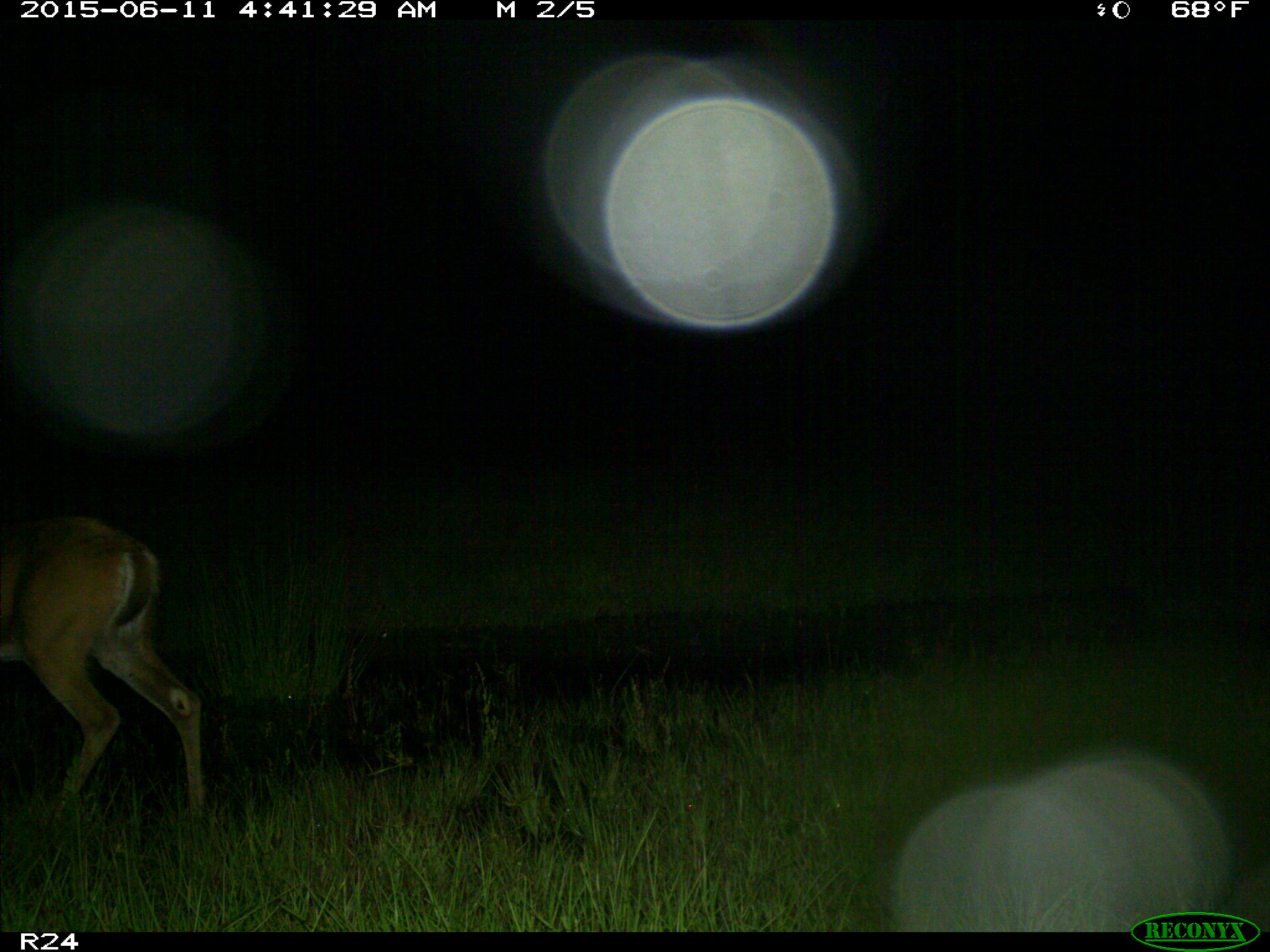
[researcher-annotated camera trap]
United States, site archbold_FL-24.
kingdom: Animalia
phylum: Chordata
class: Mammalia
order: Artiodactyla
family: Bovidae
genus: Bos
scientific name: Bos taurus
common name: domestic cow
Bos taurus (domestic cow).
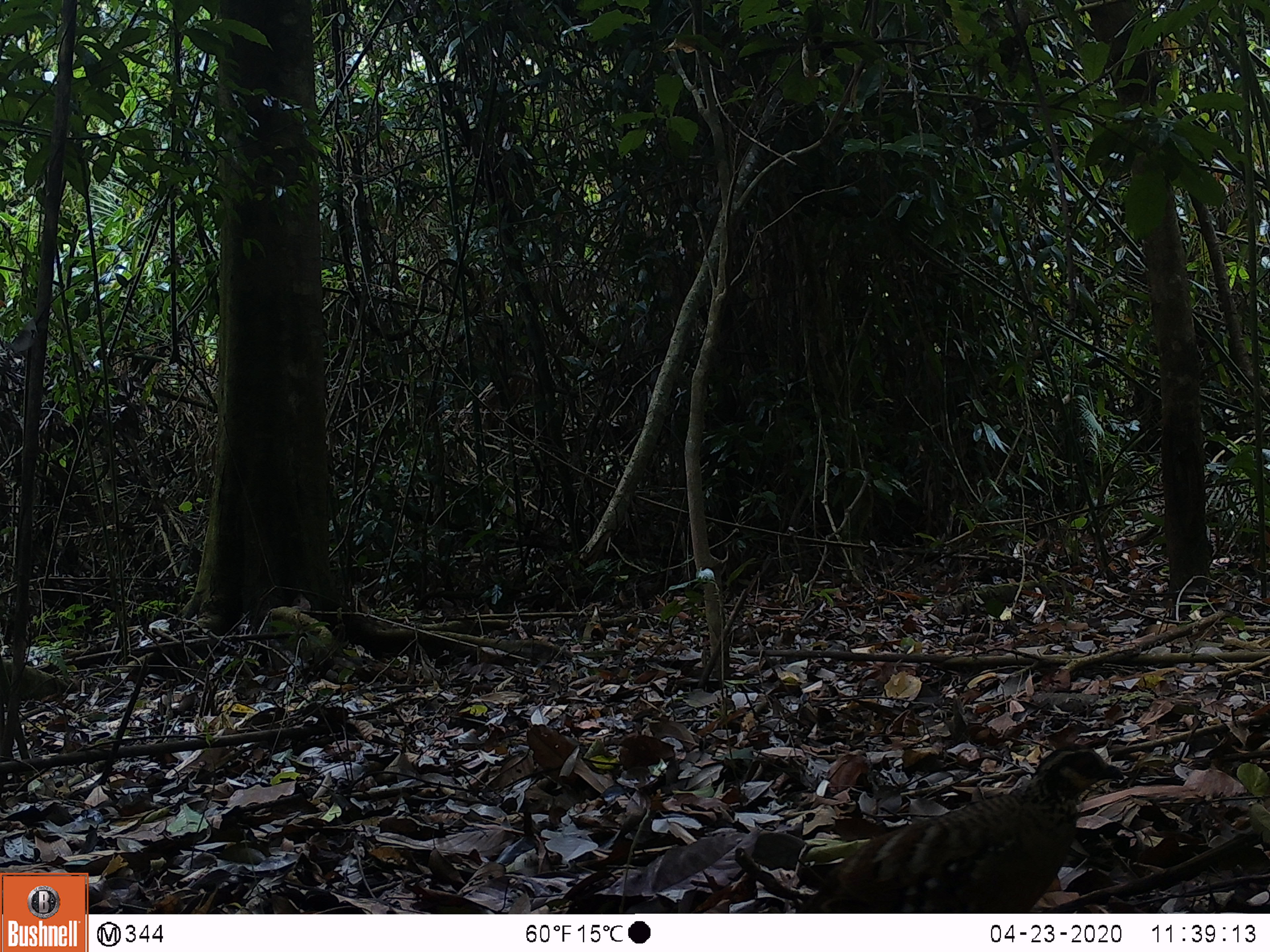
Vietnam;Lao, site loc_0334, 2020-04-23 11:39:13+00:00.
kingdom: Animalia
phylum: Chordata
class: Aves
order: Galliformes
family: Phasianidae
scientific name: Phasianidae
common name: partridge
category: unidentified partridge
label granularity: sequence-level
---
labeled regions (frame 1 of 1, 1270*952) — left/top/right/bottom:
unidentified partridge: 796/743/1124/912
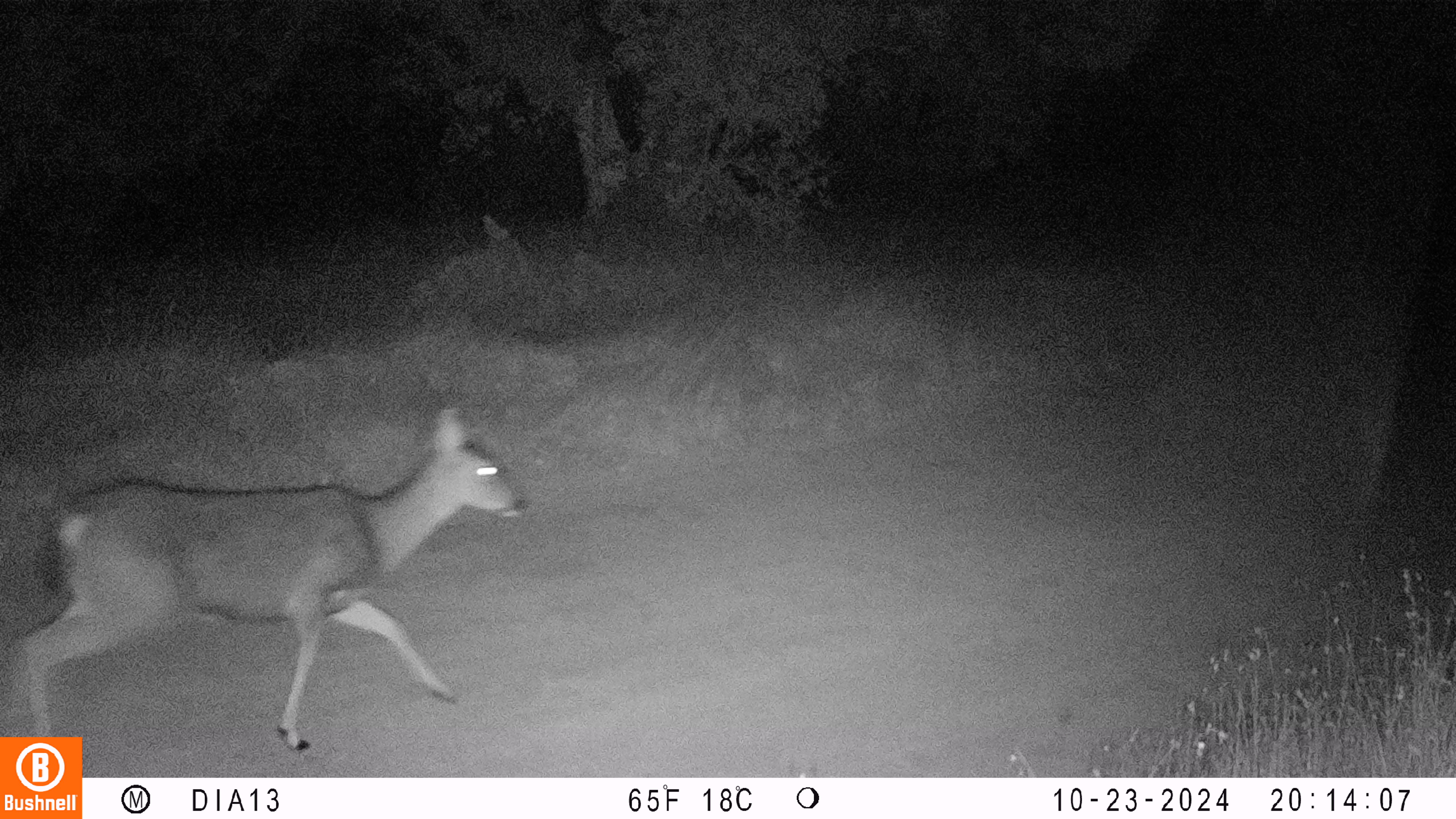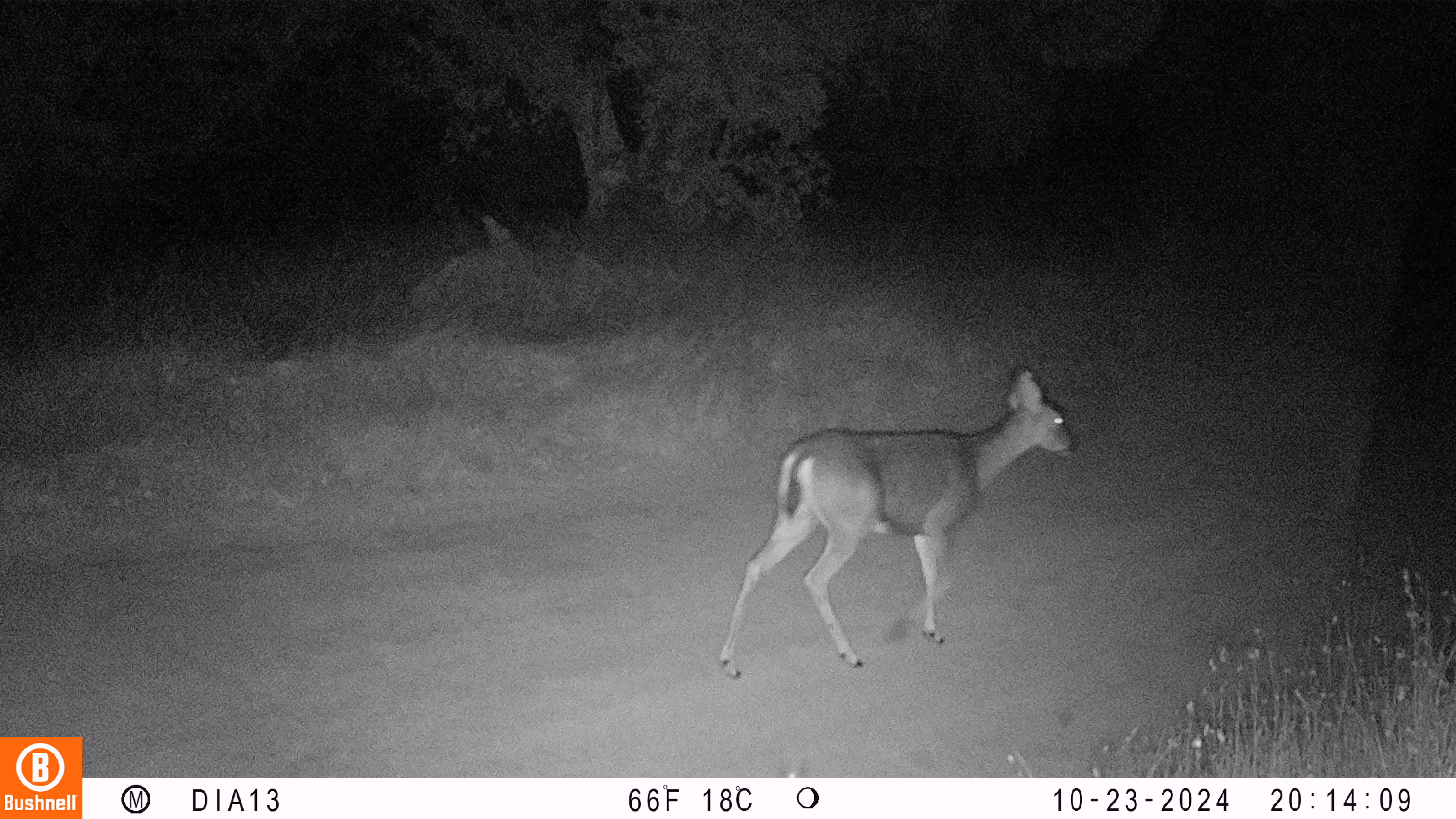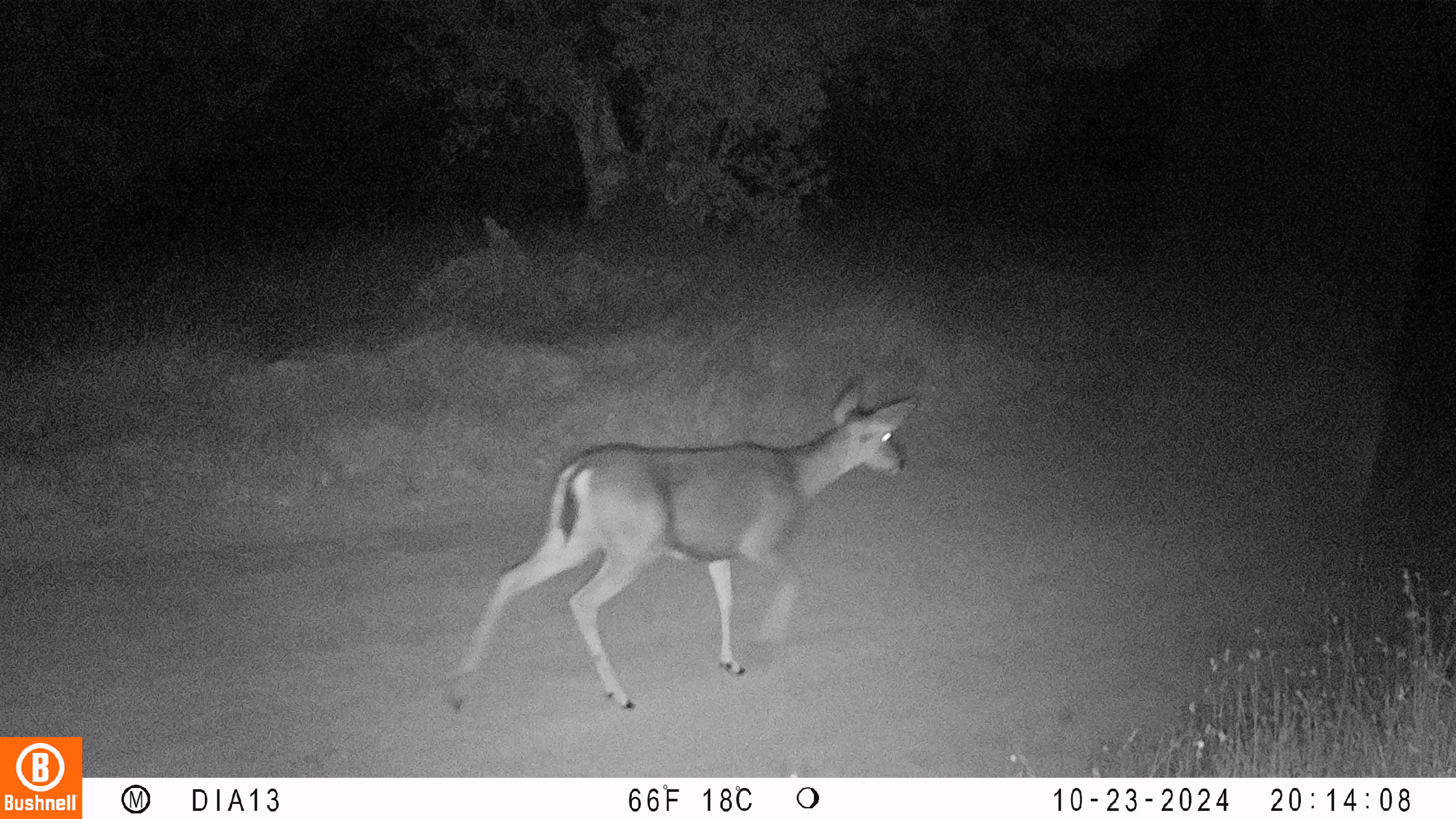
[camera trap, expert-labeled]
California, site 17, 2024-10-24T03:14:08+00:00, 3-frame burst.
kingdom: Animalia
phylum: Chordata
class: Mammalia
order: Artiodactyla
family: Cervidae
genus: Odocoileus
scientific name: Odocoileus hemionus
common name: mule deer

....

→ **Requirement**: Write out each entry word for word, images excluded.

→ **Problem solution**:
[researcher-annotated camera trap]
United States, site archbold_FL-24.
kingdom: Animalia
phylum: Chordata
class: Mammalia
order: Artiodactyla
family: Bovidae
genus: Bos
scientific name: Bos taurus
common name: domestic cow
Bos taurus (domestic cow).
Vietnam;Lao, site loc_0334, 2020-04-23 11:39:13+00:00.
kingdom: Animalia
phylum: Chordata
class: Aves
order: Galliformes
family: Phasianidae
scientific name: Phasianidae
common name: partridge
category: unidentified partridge
label granularity: sequence-level
---
labeled regions (frame 1 of 1, 1270*952) — left/top/right/bottom:
unidentified partridge: 796/743/1124/912
[camera trap, expert-labeled]
California, site 17, 2024-10-24T03:14:08+00:00, 3-frame burst.
kingdom: Animalia
phylum: Chordata
class: Mammalia
order: Artiodactyla
family: Cervidae
genus: Odocoileus
scientific name: Odocoileus hemionus
common name: mule deer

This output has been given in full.